[PROVIDED TEXT]
- - - - -

Post by Tas » 17th Jul, '10, 20:33

The best letter so far was written by his daughter with respect to the treatment of Hazel. Sounds like a heck of a lot of narcism exists in that Hawk / d'Alpuget relationship.

A daughter enraged: 'If only Hazel could speak for herself'
NICK RALSTON


The daughter of Bob and Hazel Hawke says Blanche d'Alpuget has crossed a line with comments and insinuations about her mother in a new biography of the former prime minister .

Sue Pieters-Hawke said she was fond of her stepmother and the happiness she now shared with her father.

But she said D'Alpuget's book, Hawke: The Prime Minister, and a telemovie to screen tomorrow have dragged the spotlight into personal family matters.

Ms Pieters-Hawke said she had previously declined to comment on her family as she believed they deserved privacy.

However, she said she was now persuaded that it was time to say something.

''I have observed what I believe are fair and respectful boundaries about commenting publicly on the personalities and complex relationships of my family life or anyone else's,'' she said, writing for The Age.

''I am loyal to both my parents. But a line has been crossed, a legacy hijacked, and a lot of people are seriously unimpressed.''

Ms Pieters-Hawke said she took particular offence to comments made about her mother.

In the book, D'Alpuget writes that Bob and Hazel's marriage ''had been unstable for decades, but The Lodge had brought them happiness. It had been the fulfilment of a long-shared dream, for the achievement of which both had been willing to make sacrifices.''

D'Alpuget says once that dream had been achieved the relationship began to deteriorate.

Ms Pieters-Hawke said that account was ''rewriting of history'' on the basis of a series of inaccurate premises. ''Forbearance extends only so far before it becomes a complicit silence, and I think it's time that, as someone who has known her well for 53 years and spoken previously on her behalf, I set a few things straight,'' Ms Pieters-Hawke said.

''My mother is entitled, on the basis of the life she has lived and the way she has lived it, to be recognised as a person of deep conviction and principled choices. She was consistently motivated by far more noble concerns than money, where she lived, or the 'reputation du jour' of her ex-husband.''

''While public comment about my mother can be a bit overblown in its adulation, there is really no argument from people who know her well about her essential attributes and motivations.''

Hazel Hawke has withdrawn from public life and is suffering from advanced dementia.

Ms Pieters-Hawke said her mother remains mostly cheerful and positive, still plays the piano a little but no longer recognises her family.

''What you saw about Mum was what you got. This was absolutely the case among friends and family, and among her many friends over the years,'' she said.

''And it became true about who she was as she was exposed on the wider stage of Australian public life. And what did I see?

''Of course, she's my mother, and I love her to bits. Yes, I'm biased.

- - - - -

[SOURCE EXCERPT]
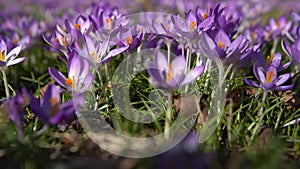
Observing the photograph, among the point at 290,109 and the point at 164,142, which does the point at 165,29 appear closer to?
the point at 164,142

- - - - -

[EXERCISE DIRECTIONS] In the text about the Hawke biography, retype the passage that begins at the words "Post by Tas" and stops after the words "prime minister .".

[OUTPUT BELOW]
Post by Tas » 17th Jul, '10, 20:33

The best letter so far was written by his daughter with respect to the treatment of Hazel. Sounds like a heck of a lot of narcism exists in that Hawk / d'Alpuget relationship.

A daughter enraged: 'If only Hazel could speak for herself'
NICK RALSTON


The daughter of Bob and Hazel Hawke says Blanche d'Alpuget has crossed a line with comments and insinuations about her mother in a new biography of the former prime minister .